It was a handshake and a conversation 22 years ago that saw a coastal lad head west and follow his dreams.
Having grown up at Kempsey on the Mid North Coast, Shad Bailey from Colin Say and Co spent every Saturday and anytime he wasn't at school in the saleyards.
"I was virtually a coastal boy, it was coast and sport, which is what I grew up with," Mr Bailey said.
"I have always been drawn to the sector and had an interest in stock growing up on a little farm at Euroka as dad was high up in the horse scene and I loved showing cattle."
Learning the trade from Ian Argue of Kempsey Stock and Land, Mr Bailey said the pair had a "good conversation" one day that changed the direction of his career path.
"I never had plans to leave Kempsey, I wanted to stay at Kempsey Stock and Land but Ian said to me "Shad, your future is west" and 10 days later I was in Dubbo, that conversation changed my life and I never looked back," Mr Bailey said.
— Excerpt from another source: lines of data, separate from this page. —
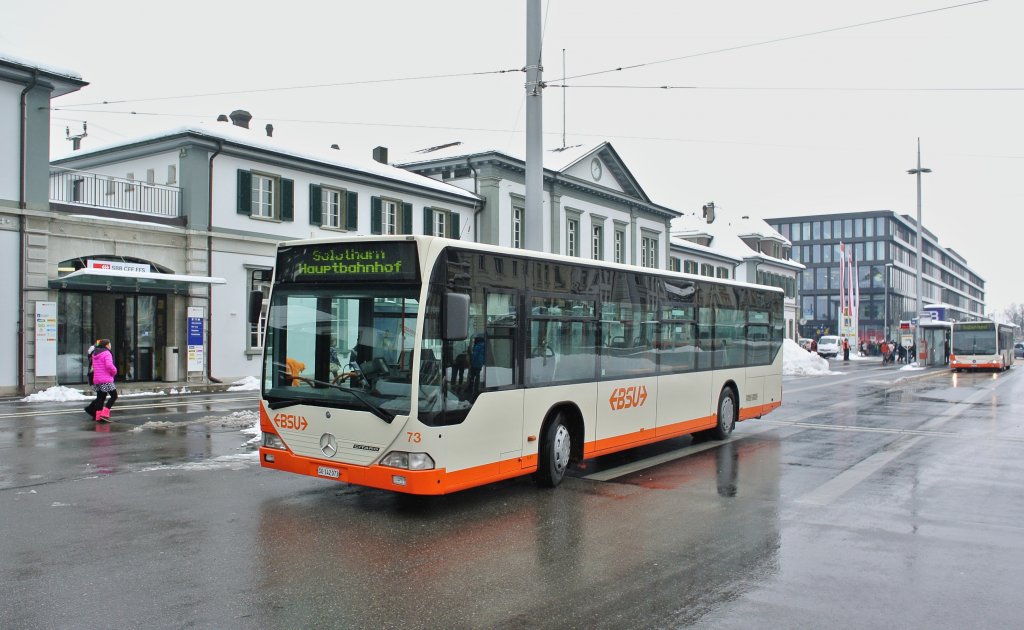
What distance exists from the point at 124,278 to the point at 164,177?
20.0 feet

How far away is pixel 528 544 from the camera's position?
7.04 m

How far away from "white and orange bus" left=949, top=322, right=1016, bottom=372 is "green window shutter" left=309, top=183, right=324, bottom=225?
33.8 meters

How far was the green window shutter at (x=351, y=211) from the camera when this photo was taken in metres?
33.1

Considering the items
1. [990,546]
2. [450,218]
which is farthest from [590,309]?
[450,218]

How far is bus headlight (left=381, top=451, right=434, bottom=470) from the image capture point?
24.9 feet

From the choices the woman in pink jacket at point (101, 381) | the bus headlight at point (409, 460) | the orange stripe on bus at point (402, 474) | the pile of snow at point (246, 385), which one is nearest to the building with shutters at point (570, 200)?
the pile of snow at point (246, 385)

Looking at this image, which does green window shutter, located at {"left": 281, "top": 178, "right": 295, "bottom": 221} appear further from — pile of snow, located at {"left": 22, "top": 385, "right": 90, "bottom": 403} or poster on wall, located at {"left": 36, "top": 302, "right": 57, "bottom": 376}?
pile of snow, located at {"left": 22, "top": 385, "right": 90, "bottom": 403}

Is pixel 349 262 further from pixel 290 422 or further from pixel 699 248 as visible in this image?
pixel 699 248

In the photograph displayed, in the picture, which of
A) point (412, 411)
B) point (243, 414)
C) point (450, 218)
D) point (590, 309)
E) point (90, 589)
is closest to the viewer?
point (90, 589)

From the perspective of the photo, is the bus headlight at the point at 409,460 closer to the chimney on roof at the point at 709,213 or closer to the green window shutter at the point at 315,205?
the green window shutter at the point at 315,205

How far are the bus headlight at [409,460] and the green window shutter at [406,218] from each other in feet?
93.7

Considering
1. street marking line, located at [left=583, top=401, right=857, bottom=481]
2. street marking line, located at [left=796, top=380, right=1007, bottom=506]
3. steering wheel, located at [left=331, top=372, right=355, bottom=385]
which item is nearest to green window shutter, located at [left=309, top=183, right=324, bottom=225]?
street marking line, located at [left=583, top=401, right=857, bottom=481]

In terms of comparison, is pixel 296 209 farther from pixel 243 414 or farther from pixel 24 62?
pixel 243 414

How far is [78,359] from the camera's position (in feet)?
82.0
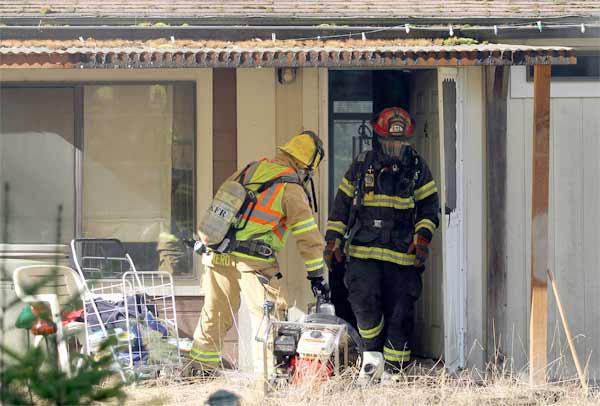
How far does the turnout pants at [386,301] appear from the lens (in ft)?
27.3

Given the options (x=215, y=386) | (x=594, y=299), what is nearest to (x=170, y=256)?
(x=215, y=386)

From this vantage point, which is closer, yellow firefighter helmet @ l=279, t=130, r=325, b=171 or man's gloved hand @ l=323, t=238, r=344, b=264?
yellow firefighter helmet @ l=279, t=130, r=325, b=171

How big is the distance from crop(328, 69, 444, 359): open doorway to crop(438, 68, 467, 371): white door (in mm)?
120

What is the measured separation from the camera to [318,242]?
7.66 m

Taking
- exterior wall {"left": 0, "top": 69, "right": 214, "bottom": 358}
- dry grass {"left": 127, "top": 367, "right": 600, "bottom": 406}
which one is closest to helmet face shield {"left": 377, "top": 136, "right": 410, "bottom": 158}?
exterior wall {"left": 0, "top": 69, "right": 214, "bottom": 358}

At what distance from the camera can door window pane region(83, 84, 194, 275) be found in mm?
9023

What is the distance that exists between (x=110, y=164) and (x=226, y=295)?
1.91m

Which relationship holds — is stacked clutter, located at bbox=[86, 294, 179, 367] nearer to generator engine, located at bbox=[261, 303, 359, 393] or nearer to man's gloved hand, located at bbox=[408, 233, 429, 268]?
generator engine, located at bbox=[261, 303, 359, 393]

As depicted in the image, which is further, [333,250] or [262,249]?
[333,250]

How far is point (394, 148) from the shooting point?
8.48m

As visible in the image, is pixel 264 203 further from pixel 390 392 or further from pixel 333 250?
pixel 390 392

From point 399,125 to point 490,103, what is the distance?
0.97 m

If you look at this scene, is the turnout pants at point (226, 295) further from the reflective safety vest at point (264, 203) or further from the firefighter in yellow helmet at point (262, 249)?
the reflective safety vest at point (264, 203)

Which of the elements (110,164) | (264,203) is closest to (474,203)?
(264,203)
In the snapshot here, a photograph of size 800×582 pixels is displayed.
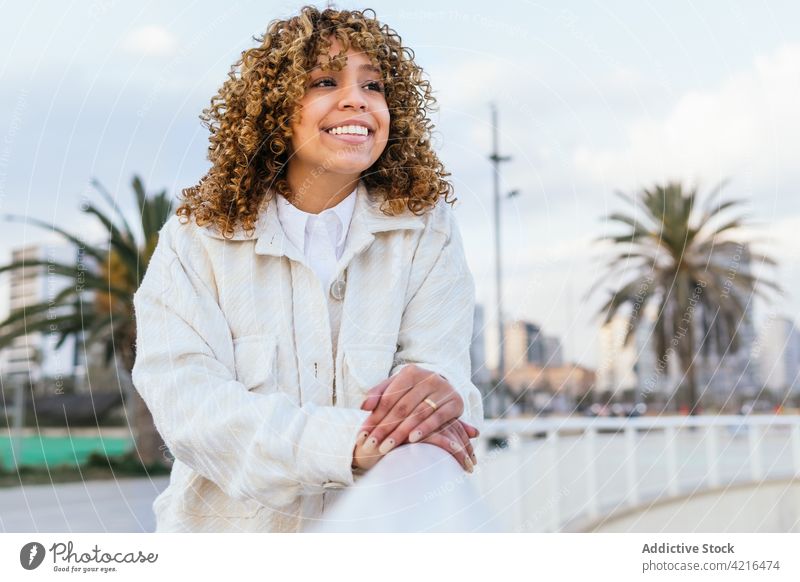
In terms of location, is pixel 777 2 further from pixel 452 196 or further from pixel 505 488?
pixel 505 488

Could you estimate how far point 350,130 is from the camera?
128 centimetres

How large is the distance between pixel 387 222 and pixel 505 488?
249 centimetres

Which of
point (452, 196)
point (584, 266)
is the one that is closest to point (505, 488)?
point (584, 266)

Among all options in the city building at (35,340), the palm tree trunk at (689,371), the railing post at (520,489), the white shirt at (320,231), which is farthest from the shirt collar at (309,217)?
the palm tree trunk at (689,371)

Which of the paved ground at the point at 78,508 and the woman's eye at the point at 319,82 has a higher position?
the woman's eye at the point at 319,82

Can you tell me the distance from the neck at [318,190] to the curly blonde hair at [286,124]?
22 mm

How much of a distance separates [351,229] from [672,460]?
Result: 3.69 metres

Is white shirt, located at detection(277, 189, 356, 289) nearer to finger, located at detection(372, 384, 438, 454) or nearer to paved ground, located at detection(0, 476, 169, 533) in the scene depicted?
finger, located at detection(372, 384, 438, 454)

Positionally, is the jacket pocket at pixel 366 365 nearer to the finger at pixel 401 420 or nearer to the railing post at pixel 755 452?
the finger at pixel 401 420

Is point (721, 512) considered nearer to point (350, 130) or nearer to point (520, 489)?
point (520, 489)

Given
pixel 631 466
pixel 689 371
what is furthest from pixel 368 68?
pixel 689 371

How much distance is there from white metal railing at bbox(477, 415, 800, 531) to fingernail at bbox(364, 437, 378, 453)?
2.06 meters

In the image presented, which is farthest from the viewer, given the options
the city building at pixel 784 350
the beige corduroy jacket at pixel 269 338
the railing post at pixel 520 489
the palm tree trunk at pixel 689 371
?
the palm tree trunk at pixel 689 371

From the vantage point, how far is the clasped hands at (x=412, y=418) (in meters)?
1.02
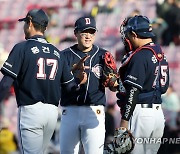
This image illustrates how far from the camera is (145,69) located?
5.31 metres

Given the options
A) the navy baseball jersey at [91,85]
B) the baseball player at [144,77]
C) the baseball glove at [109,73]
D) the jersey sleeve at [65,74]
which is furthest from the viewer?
the navy baseball jersey at [91,85]

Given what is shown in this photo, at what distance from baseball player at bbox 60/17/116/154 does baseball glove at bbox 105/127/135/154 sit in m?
1.15

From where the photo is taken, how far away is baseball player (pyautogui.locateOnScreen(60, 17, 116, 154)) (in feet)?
21.0

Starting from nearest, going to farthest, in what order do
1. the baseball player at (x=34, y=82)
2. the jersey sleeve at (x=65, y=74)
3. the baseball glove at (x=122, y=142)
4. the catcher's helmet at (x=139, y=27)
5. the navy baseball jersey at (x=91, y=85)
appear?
the baseball glove at (x=122, y=142) < the baseball player at (x=34, y=82) < the catcher's helmet at (x=139, y=27) < the jersey sleeve at (x=65, y=74) < the navy baseball jersey at (x=91, y=85)

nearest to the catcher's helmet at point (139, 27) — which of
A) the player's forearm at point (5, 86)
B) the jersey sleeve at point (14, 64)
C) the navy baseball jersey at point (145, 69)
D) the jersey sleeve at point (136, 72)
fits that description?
the navy baseball jersey at point (145, 69)

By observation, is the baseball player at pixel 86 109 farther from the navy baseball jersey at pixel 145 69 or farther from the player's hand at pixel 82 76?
the navy baseball jersey at pixel 145 69

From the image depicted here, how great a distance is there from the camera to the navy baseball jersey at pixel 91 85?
21.1ft

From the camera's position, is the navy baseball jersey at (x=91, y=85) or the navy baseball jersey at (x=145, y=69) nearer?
the navy baseball jersey at (x=145, y=69)

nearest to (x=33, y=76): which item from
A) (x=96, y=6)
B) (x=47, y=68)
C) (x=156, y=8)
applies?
(x=47, y=68)

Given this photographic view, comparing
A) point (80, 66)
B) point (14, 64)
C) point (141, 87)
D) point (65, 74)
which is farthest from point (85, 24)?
point (141, 87)

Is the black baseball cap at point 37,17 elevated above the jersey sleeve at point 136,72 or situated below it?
above

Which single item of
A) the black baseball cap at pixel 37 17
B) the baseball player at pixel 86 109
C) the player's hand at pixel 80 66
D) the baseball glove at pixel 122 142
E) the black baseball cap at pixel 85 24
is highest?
the black baseball cap at pixel 85 24

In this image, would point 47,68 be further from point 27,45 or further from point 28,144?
point 28,144

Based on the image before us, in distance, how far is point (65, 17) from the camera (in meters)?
15.4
Mr Bailey went straight to PT Lord, Dakin and Associate, Dubbo when he finished his high school certificate in 1998 where he stayed for 18 months before spending nearly three years with Carter Lindsay and Weber. From there he went to work in Glen Innes at the start of 2003 with Landmark, then Wesfarmers, to try his hand in the corporate sector.
That conversation changed my life and I never looked back.- Shad Bailey, Colin Say and Co director
At the start of 2008 he went to Colin Say and Co where he worked as an agent auctioneer before becoming a director in 2010 - one of the the highlights of his career.
"To say you are part of your own business is certainly a highlight and being an auctioneer in the current climate is very exciting on both the commercial and stud stock scenes," he said.
"To me the best thing about this job is the trust you have with your clients and the people who are wanting to buy the stock.
"It's the satisfaction of dealing with clients and getting the rewards for them and taking pride in what you do, it a great feeling. Plus you are doing something different every day in this job."
Looking ahead, Mr Bailey said the future of the industry was strong.
"We are in great hands right now, you can't speak to what it will be in four to five years time but as far as the whole sector goes, our product looks very rosy for the short term."
When asked where the best place on the road is, he quickly said Queensland, with a laugh.
"It's because I go for Queensland, which comes back to doing a family tree in a primary school assessment task and because my mum is a Lewis, and I loved Wally Lewis. We also have good clients up there," he said.